Chapter 2: Whispers by the Bonfire

Chapter 2: Whispers by the Bonfire

The words, “Just buy it,” hung in the air, a final, irrevocable decree. Aleksandr Sokolov ended the call, the silence that followed feeling heavier than before. He now owned these ghosts. Every crumbling wall, every weed-choked path, every whisper of memory was his.

He began to walk, his expensive shoes crunching a path where hundreds of smaller, happier feet had once run. He ignored the derelict cabins and the collapsed mess hall, his steps guided by an instinct older and more powerful than his business acumen. He was heading for the heart of the camp, the place where all its life had once converged.

The trees thinned, opening into a clearing. In the center sat a wide, circular pit, lined with stones now green with moss. The old bonfire pit. Ash and charcoal from the last fire, lit over two decades ago, still stained the earth, a permanent scar. Alex stood at the edge, the cool breeze carrying an phantom scent of woodsmoke and singing voices. The world shimmered, the grey present dissolving into the vibrant, dangerous green of the past.


Lastochka, 1986.

The first week was a war of attrition. Sashka resisted everything. He mumbled through the patriotic songs, did the mandatory morning exercises with deliberate slowness, and spent every free moment with a book, creating a fortress of paper and ink around himself. He was a small, defiant island in a sea of collectivism.

And Dima watched him.

It wasn’t the watchful eye of a disciplinarian. It was something else. During a forced lesson on knot-tying, where Sashka was purposefully fumbling with the rope, Dima had knelt beside him. The other boys were a dozen paces away, struggling with their own hitches.

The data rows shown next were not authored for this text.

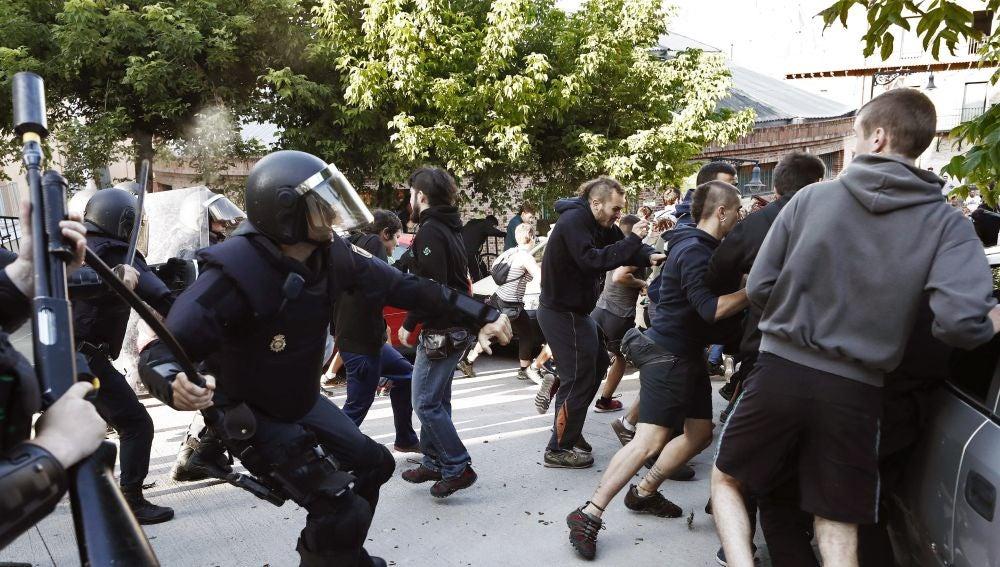 Efectivos de la Policía Foral disuelven una concentración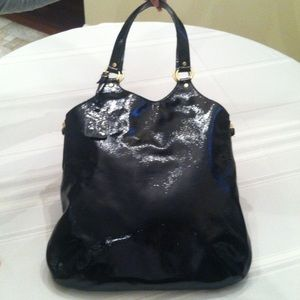 Yves saint laurent black patent leather 👜 tote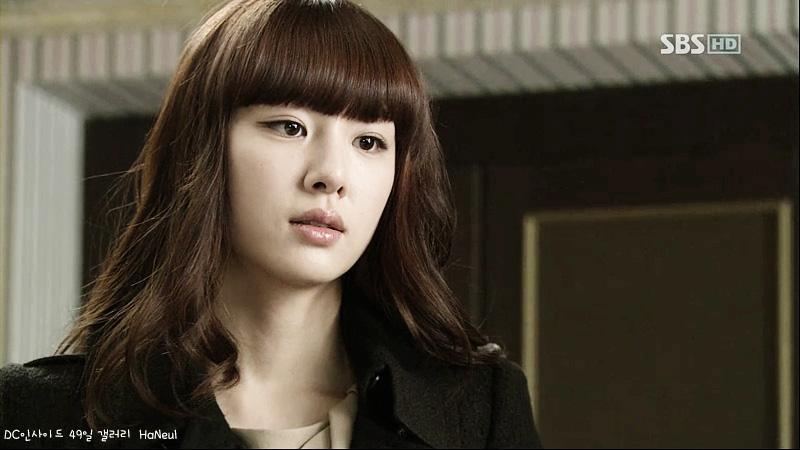 Hôn thê Hyun Bin Seo Ji Hye của Crash Landing On You: Trùm nữ phụ thần thái sang xịn mịn nhưng mãi không phất - Ảnh 5.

“The bowline is for rescue,” Dima had said, his voice low, meant only for Sashka. His fingers, long and deft, guided Sashka’s clumsy hands. A current of warmth passed between them at the brief touch. “It creates a loop that will not slip, no matter the strain. It’s reliable.” He looked up, his brown eyes searching Sashka’s face. “You look like someone who values things that don’t slip.”

Sashka had snatched his hands back as if burned, his heart hammering against his ribs. He’d mumbled something about stupid knots and a stupider camp, but the words felt hollow. Dima hadn’t punished him for the disrespect. He’d simply given a small, sad smile and moved on.

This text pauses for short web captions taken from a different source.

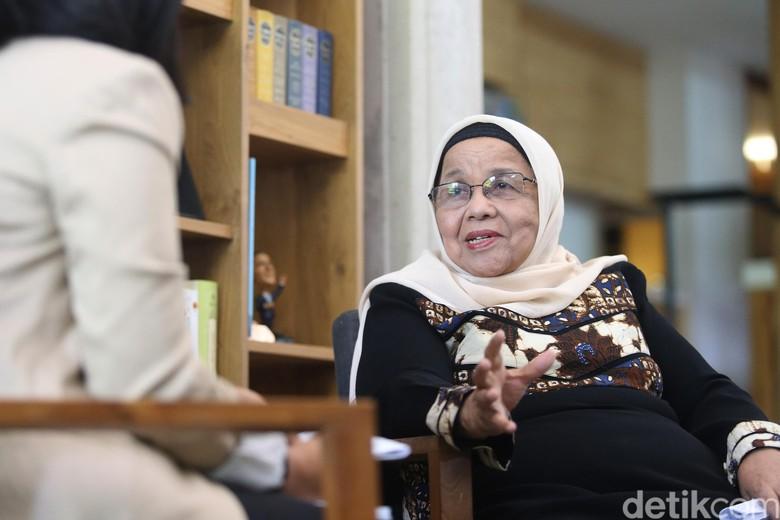 Tonton Eksklusif, Cerita Sang Ibu Membesarkan Anies Baswedan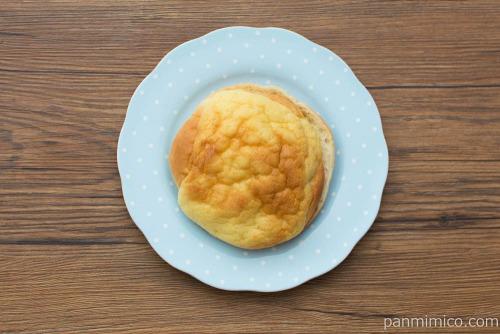 冷やしてもおいしいレアチーズシューブール【第一パン】上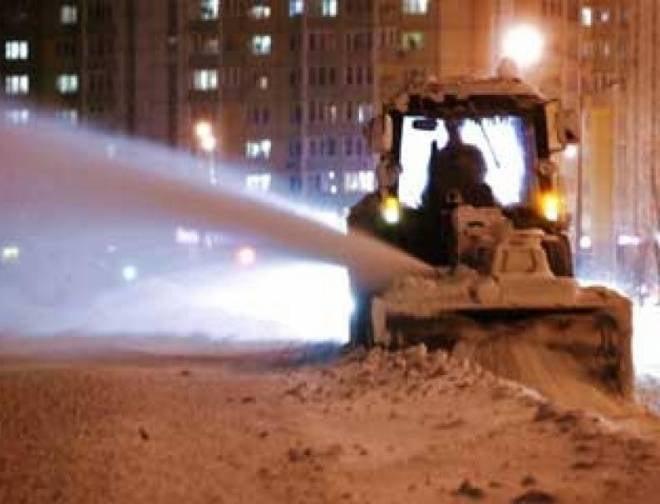 В Саранске на борьбу со снежной стихией бросили более 100 единиц техники
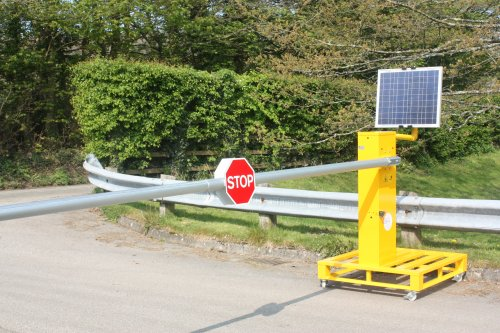 Solar Amp Electric Gates Solar Powered Gates Uk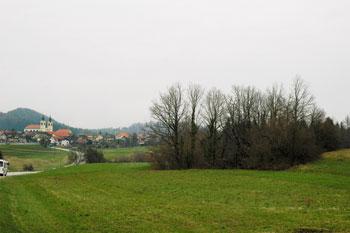 Kraško polje pri Malih Laščah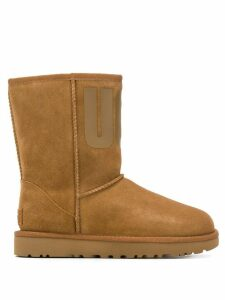 Ugg Australia round toe printed logo boots - Brown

He found Sashka again by the lake, during free swim. Sashka was sitting under a pine tree, fully dressed, reading. Dima sat down on the pine needles a few feet away, not speaking for a long moment, just watching the sunlight dance on the water.

“What are you reading?” he finally asked.

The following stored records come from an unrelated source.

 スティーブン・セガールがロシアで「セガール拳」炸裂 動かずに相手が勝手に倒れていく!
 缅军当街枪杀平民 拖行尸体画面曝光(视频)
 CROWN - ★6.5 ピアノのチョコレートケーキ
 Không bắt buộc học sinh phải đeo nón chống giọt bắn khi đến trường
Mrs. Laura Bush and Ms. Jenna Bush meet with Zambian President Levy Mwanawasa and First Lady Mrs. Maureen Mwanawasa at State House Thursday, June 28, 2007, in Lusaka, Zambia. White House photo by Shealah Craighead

Sashka instinctively angled the book so the cover was hidden. It was a dog-eared copy of Bulgakov’s The Master and Margarita, passed secretly between friends in Kharkiv. It was not on any approved reading list.

“Just a story,” Sashka said, his tone defensive.

“The best ones are,” Dima replied easily. He leaned back on his elbows, the pose casual, yet Sashka felt the intensity of his presence like a physical force. “Do you believe in it? The bright future?” Dima gestured vaguely towards the camp, towards the murals and slogans.

It was a test. A trap. The correct answer was a fervent ‘Yes, Comrade Leader!’ Sashka looked at Dima, at the earnest set of his jaw and the shadows in his eyes, and decided to light a match.

“I believe the paint will peel,” Sashka said flatly.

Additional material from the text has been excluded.